Erinnerungen, die damit anfingen, dass ich im Bett lag mit zwei Frauen aus Ostdeutschland, von denen ich immer gedacht habe, dass Sex in Ostdeutschland viel unkomplizierter ist als im ach so braven München und hier für mich fand, dass nicht alle Vorurteile über den Osten Deutschlands falsch sind.

und

Erst Tage später griff ich mir an den Kopf und dachte, dass das wohl die erste, einmalige und wahrscheinlich letzte Nacht war, in der ich so nahe am Sex zu Dritt war. Männer denken halt mit dem Schwanz. Der hat keine Augen um die Chance zu sehen.

Na, dann denkt dein Protagonist doch mit nix anderm als mitm Schwanz. Nur leider erst hinterher. Hätte er schon damals, hätte er es doch ausgenutzt :D

So. Stilistisch war der Text auch okay, kurze teilweise abgehackt klingende Sätze, man kann sich gut vorstellen, wie der Protagonist das alles jemandem erzählt, mit einer leicht traurigen und doch etwas gleichgültigen Stimme.

Viele Grüße,
Mario

 
Zuletzt bearbeitet:

Hi daetann,

möchte mich Mario D. eigentlich vollinhaltlich anschließen, bis auf eine kleine Abweichung vielleicht. Die abgehackten Sätze gefallen mir dort, wo Du sie einsetzt, weil Du, wie ich finde, damit sehr gut das Tempo und die Tiefe der Geschichte variierst. Aber ich gebe zu, dass es schwierig ist und auch mir oft schwer fällt, das so zu tun, dass man nicht gegen die Gedanken-Gefühls-Lesewelt der Leser variiert, sie also nicht vor den Kopf stößt.

Gerade die Stelle

"sie hatte ein gebrochenes Herz und ich guten Sex"

war für mich so eine, wo Du das Tempo absolut gegen meinen Leserhythmus variiert hast und mich gezwungen hast, die Geschichte mit Deinen Augen zu sehen, statt sie mit meinen zu lesen (die sich viel zu sehr mit dem "verschmähten" Mädchen identifizierten - aber die kommt ja nachher zu ihrem "Recht", warum also nicht auch so.)

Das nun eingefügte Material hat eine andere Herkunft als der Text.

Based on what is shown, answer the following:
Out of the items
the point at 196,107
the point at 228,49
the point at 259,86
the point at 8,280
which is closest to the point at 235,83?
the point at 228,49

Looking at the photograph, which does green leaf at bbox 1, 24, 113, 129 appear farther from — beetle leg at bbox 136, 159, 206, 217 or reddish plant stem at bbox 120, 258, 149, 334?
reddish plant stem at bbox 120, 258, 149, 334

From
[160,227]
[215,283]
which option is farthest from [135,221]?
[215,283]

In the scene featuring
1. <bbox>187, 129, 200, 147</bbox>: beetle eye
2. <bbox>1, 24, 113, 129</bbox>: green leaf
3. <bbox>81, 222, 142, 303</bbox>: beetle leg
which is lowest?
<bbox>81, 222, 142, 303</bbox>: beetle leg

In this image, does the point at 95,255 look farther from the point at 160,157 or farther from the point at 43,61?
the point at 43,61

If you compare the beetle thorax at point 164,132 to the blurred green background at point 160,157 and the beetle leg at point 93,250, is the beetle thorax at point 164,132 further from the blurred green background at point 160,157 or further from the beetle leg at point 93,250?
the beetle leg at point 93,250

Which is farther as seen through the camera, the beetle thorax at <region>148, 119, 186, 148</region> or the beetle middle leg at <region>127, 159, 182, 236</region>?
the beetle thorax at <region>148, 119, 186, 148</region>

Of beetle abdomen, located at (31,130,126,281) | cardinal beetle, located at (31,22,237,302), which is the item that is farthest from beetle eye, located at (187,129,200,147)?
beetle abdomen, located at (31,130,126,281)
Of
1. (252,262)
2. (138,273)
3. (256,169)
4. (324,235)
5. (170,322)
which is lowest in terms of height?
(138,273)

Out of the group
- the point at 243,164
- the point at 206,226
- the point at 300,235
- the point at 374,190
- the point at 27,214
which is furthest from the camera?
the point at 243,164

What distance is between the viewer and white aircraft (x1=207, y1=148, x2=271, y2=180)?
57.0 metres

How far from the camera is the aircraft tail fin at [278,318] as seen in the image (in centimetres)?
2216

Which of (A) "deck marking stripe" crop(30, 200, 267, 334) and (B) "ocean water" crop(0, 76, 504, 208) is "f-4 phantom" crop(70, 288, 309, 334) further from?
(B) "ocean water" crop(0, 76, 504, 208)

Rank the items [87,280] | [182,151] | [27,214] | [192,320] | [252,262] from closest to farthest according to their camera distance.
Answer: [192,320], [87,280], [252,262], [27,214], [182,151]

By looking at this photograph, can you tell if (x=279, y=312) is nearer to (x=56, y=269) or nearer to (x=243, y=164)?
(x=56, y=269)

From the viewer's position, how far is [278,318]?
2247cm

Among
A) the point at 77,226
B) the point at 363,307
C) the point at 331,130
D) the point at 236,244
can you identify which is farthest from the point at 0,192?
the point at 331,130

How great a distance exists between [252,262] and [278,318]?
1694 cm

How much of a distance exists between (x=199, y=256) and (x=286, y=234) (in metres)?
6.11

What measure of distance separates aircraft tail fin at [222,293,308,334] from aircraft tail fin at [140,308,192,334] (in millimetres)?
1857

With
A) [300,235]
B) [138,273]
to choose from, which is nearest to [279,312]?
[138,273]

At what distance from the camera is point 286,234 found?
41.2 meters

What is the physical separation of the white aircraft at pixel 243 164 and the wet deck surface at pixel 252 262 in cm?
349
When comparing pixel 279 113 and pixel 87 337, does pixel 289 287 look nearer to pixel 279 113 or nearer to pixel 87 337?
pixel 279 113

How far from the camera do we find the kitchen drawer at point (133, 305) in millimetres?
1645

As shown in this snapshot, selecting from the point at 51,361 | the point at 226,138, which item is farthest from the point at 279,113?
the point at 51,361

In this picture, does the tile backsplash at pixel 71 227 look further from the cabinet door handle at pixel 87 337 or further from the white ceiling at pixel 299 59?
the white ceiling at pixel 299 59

Ob Du das dann willst, den Leser in Deine Perspektive zwingen oder nicht, musst wohl am ehesten Du wissen. Manche stört’s, mich nicht.

Gruß
mod

BTW: beruflich kenne ich diese Hotelzimmernächte und privat den Blick in die Kinderzimmer, so war es Dir vielleicht allzu leicht, mich in Deine Geschichte zu verwickeln. ;)

 

Hey mod,

ich habe nicht gesagt, dass ich die abgehackte Sätze schlecht fand. Ich hab gesagt

man kann sich gut vorstellen, wie der Protagonist das alles jemandem erzählt, mit einer leicht traurigen und doch etwas gleichgültigen Stimme.

DURCH die abgehackten Sätze ist das so!